Senate nominates co-director, discusses constitutional changes

The student senate confirmed senior Molly Knapp as the co-director of the department of social concerns at a meeting Wednesday.

The senate confirmed Knapp, a commissioner in the department during the fall semester, with zero oppositions and zero abstentions.

Senior and student body president Becca Blais said she nominated Knapp to join the current director, senior Austin Matheny, due to the shifting focus and size of the department.

The department of social concerns is split into two groups to focus on separate topics: global affairs and sustainability. Each group meets separately, and Blais said Knapp has been leading the committee on global affairs with great success, while Matheny has been leading the group on sustainability.

“It was getting a little complicated,” Blais said of the decision to make Knapp a co-director. “Both sides of the department still have a lot of work to do in the last two months in terms of massive programming and policy initiatives.”

Because of the broad scope of the department of social concerns, having two directors will allow the groups to work independently and might allow future senates to split the department into two, Blais said.

“As co-director, Molly will have greater autonomy in leading her department committee,” she said. “The department as one cohesive body will have a greater chance at tackling all of the remaining platform and other items.”

Knapp previously served as an NDVotes dorm representative in Lewis Hall, vice president for the class of 2018’s Sophomore Class Council and a member of the class of 2018’s Freshman Class Council. She is also a student worker at both the Alliance for Catholic Education (ACE) and the International Summer Service Learning Program (ISSLP).

“I have full confidence that Molly and Austin will serve as an incredible team, and that she will fit perfectly within the executive cabinet for the remainder of our term,” Blais said.

Blais read a letter from Matheny in which he also expressed his endorsement of Knapp to be his co-director.

“Within her role, Molly has continuously demonstrated passion for the work that she does and poise in the face of adversity,” Matheny said in the letter.

Last semester, Knapp’s team on the global affairs committee organized the events to raise awareness about the Rohingya refugee crisis, and Matheny said the work would have been impossible without Knapp.

“As a member of the executive cabinet and of student government as a whole, I have been lucky enough to work alongside some of the most passionate … people that this prestigious university has to offer,” Matheny said. “I can say without hestitation that Molly Knapp is one of those people.”

Following Knapp’s confirmation, student union parliamentarian and junior Colin Brankin presented proposed constitutional changes to the student senate.

The changes reorganize and clarify various articles in the constitution, including instructing future student senates on how to vote on new constitutions, explicitly requiring all nine student union organizations to submit bylaws to the ethics committee and clarifying the quorum — the minimum number of voters to make a proceeding valid — to be two-thirds in any student government vote.

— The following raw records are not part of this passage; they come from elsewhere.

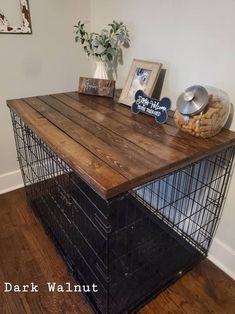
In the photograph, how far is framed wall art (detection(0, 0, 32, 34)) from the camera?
1684mm

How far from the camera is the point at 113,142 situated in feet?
3.62

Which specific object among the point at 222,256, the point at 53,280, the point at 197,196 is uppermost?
the point at 197,196

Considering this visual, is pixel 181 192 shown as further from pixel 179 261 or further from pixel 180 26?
pixel 180 26

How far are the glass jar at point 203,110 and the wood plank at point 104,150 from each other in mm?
340

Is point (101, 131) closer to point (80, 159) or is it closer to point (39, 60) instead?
point (80, 159)

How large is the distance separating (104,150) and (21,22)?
1.31 metres

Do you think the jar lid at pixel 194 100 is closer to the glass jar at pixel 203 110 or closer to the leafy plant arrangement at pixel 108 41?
the glass jar at pixel 203 110

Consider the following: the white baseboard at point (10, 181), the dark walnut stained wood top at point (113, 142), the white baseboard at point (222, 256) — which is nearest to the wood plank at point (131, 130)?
the dark walnut stained wood top at point (113, 142)

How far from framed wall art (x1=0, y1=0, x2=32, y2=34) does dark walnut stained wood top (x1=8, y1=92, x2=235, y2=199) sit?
0.55m

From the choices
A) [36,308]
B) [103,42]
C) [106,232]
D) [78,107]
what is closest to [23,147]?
[78,107]

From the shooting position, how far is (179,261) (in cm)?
148

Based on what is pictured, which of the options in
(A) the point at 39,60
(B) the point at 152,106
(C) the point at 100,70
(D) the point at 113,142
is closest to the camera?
(D) the point at 113,142

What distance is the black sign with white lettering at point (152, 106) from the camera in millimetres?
1278

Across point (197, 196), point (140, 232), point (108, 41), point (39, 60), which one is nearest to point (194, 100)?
point (197, 196)
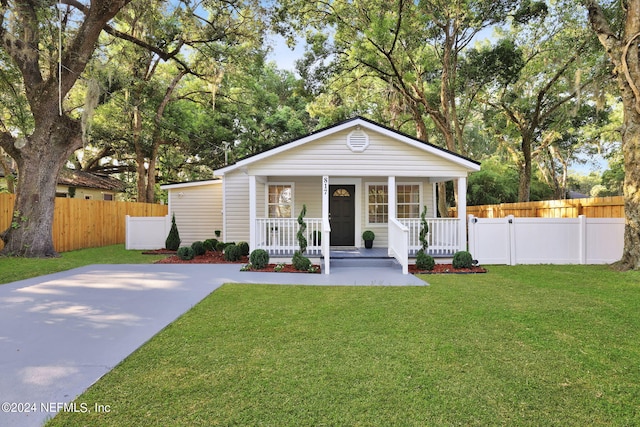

“There are essentially zero content changes, with the exception of one point of clarification,” Brankin said. “Everything is just reorganizing it for the sake of reading it and so it flows well together.”

The changes reiterate that the student union secretary must post the minutes, agenda and resolutions of each meeting on the website. Another edit clarifies that, given certain offenses, any position holder in the student union can be impeached.

Brankin also noted the upcoming student senate elections and brought the senators’ attention to the addition of a “For Prospective Senators” tab on the student government website.

The site includes information about who can be a senator, what senate does and the meaning of senatorial committees. The website also has links to the constitution, the Judicial Council website and embeds the Parliamentary Procedure and Senate Rules Guidebook.

Brankin and judicial council president and senior Matt Ross will be holding a prospective senator information session Feb. 13 to provide interested students with more information about senate. The session will be held at 7 p.m. in the Montgomery Auditorium of the LaFortune Student Center.